[Exercise details]:
Examine the entries below, count the lines holding the string "hips", and respond with the number only.

===== Records for this exercise =====

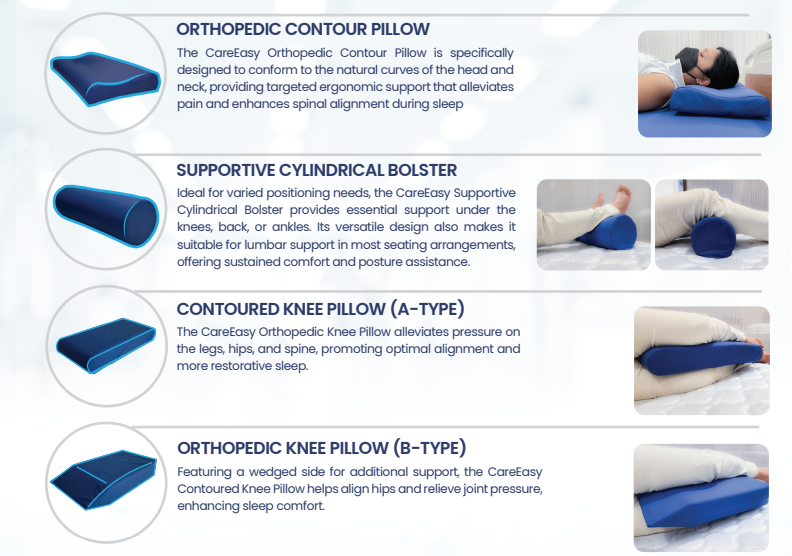 ORTHOPEDIC CONTOUR PILLOW

The CareEasy Orthopedic Contour Pillow is specifically designed to conform to the natural curves of the head and neck, providing targeted ergonomic support that alleviates pain and enhances spinal alignment during sleep

SUPPORTIVE CYLINDRICAL BOLSTER

Ideal for varied positioning needs, the CareEasy Supportive Cylindrical Bolster provides essential support under the knees, back, or ankles. Its versatile design also makes it suitable for lumbar support in most seating arrangements, offering sustained comfort and posture assistance.

CONTOURED KNEE PILLOW (A-TYPE)

The CareEasy Orthopedic Knee Pillow alleviates pressure on the legs, hips, and spine, promoting optimal alignment and more restorative sleep.

ORTHOPEDIC KNEE PILLOW (B-TYPE)

Featuring a wedged side for additional support, the CareEasy Contoured Knee Pillow helps align hips and relieve joint pressure, enhancing sleep comfort.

=====

[Result of this exercise]:
2